Teks Dokumen:
►
Parapuan.co - Ketika seorang anak tiba-tiba menarik diri, sulit diajak bicara, atau suasana hatinya berubah drastis dalam waktu singkat, banyak orang tua yang masih bingung menghadapinya. Apakah itu hanya fase perkembangan atau tanda dari masalah yang lebih serius.
Dalam banyak kasus, gangguan kesehatan mental seperti Gangguan Bipolar (GB) dan Skizofrenia bisa saja menjadi akar dari perubahan perilaku ini. Di Indonesia, kesadaran terhadap gangguan kesehatan mental pada anak dan remaja masih sangat rendah.
Gangguan Bipolar dan Skizofrenia sering kali baru terdeteksi ketika gejalanya sudah berat, atau ketika anak mengalami krisis yang tidak bisa lagi diabaikan. GB dan Skizofrenia adalah dua kondisi mental yang berbeda, namun sama-sama serius.
Gangguan Bipolar ditandai dengan perubahan mood ekstrem antara depresi dan mania. Sedangkan Skizofrenia lebih berkaitan dengan gangguan persepsi realitas seperti halusinasi, delusi, dan disorganisasi pikiran atau bicara. Pada anak dan remaja, gejalanya bisa samar dan sering kali disalahartikan sebagai kenakalan atau fase pubertas.
◄
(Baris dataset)
►
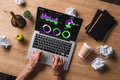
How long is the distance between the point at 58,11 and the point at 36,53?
249 millimetres

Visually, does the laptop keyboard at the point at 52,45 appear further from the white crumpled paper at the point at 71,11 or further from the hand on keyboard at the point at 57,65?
the white crumpled paper at the point at 71,11

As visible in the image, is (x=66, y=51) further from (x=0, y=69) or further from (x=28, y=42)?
(x=0, y=69)

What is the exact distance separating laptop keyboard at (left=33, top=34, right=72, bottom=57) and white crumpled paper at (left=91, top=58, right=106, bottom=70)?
0.14 m

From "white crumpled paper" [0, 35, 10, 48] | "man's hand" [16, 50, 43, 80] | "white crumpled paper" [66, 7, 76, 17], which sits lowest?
"man's hand" [16, 50, 43, 80]

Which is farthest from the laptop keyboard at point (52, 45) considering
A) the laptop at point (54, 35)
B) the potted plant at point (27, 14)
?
the potted plant at point (27, 14)

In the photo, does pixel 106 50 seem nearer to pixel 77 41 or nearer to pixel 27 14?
pixel 77 41

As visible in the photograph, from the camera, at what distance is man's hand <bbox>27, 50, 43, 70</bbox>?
132 cm

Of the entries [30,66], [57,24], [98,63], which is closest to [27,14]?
[57,24]

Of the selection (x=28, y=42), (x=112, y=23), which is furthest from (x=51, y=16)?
(x=112, y=23)

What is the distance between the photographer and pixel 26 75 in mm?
1319

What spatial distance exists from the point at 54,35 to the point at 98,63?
27 centimetres

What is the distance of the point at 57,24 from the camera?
134 centimetres

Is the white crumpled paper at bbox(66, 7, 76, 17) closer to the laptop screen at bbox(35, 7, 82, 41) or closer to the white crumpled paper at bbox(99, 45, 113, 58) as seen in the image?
the laptop screen at bbox(35, 7, 82, 41)

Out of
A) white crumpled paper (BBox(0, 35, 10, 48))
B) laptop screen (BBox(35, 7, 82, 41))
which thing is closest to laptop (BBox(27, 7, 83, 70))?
laptop screen (BBox(35, 7, 82, 41))
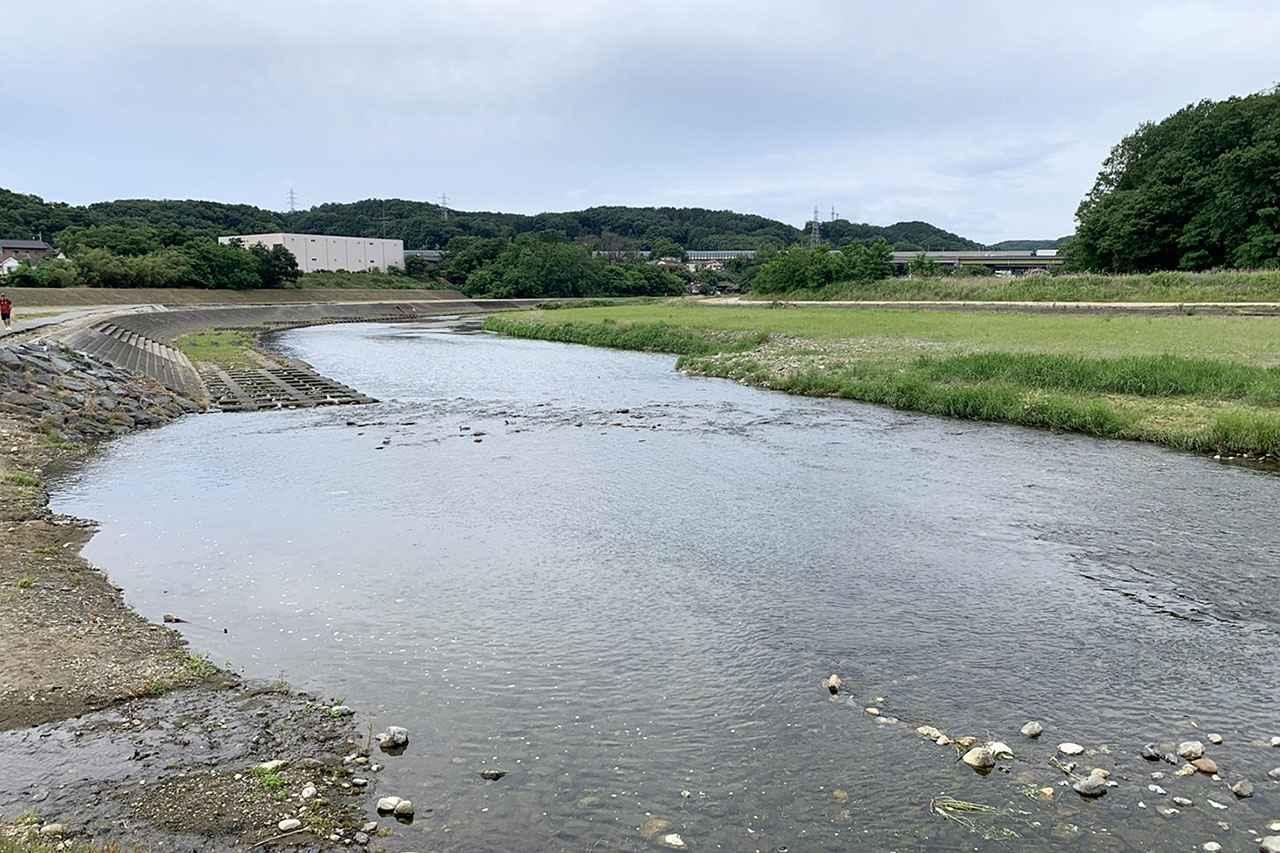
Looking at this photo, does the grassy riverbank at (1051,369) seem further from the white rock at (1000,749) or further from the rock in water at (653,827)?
the rock in water at (653,827)

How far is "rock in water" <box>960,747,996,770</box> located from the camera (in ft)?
22.9

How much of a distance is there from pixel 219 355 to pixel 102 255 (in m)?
51.7

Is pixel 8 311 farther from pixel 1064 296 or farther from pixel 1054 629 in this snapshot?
pixel 1064 296

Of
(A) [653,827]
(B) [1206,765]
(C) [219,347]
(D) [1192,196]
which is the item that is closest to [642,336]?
(C) [219,347]

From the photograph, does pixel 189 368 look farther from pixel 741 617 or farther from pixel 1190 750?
pixel 1190 750

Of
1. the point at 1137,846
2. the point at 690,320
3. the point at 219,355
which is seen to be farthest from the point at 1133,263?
the point at 1137,846

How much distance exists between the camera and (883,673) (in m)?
8.81

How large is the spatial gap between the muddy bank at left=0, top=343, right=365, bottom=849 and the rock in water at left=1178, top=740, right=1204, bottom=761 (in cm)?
646

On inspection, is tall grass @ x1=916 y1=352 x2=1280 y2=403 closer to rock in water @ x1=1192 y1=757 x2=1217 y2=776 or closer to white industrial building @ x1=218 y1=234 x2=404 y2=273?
rock in water @ x1=1192 y1=757 x2=1217 y2=776

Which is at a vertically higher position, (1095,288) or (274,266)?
(274,266)

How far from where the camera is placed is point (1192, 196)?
7544cm

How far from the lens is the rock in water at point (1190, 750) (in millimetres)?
7082

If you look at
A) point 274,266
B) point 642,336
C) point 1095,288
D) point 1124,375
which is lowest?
point 642,336

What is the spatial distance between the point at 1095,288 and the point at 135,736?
69.3 metres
◄
Daftar Tugas:
**A)** Terjemahkan ke dalam bahasa Inggris kalimat dari teks tentang gangguan mental pada anak ini: "Gangguan Bipolar ditandai dengan perubahan mood ekstrem antara depresi dan mania."
**B)** Ekstrak tanpa perubahan bagian dari teks tentang gangguan mental pada anak yang dimulai pada kata-kata "Gangguan Bipolar dan" dan berhenti setelah kata-kata "atau fase pubertas.".
Baris data merupakan materi tersendiri yang terpisah dari teks tentang gangguan mental pada anak.

Jawaban Tugas:
**A)** Bipolar Disorder is characterized by extreme mood changes between depression and mania.

**B)**
Gangguan Bipolar dan Skizofrenia sering kali baru terdeteksi ketika gejalanya sudah berat, atau ketika anak mengalami krisis yang tidak bisa lagi diabaikan. GB dan Skizofrenia adalah dua kondisi mental yang berbeda, namun sama-sama serius.
Gangguan Bipolar ditandai dengan perubahan mood ekstrem antara depresi dan mania. Sedangkan Skizofrenia lebih berkaitan dengan gangguan persepsi realitas seperti halusinasi, delusi, dan disorganisasi pikiran atau bicara. Pada anak dan remaja, gejalanya bisa samar dan sering kali disalahartikan sebagai kenakalan atau fase pubertas.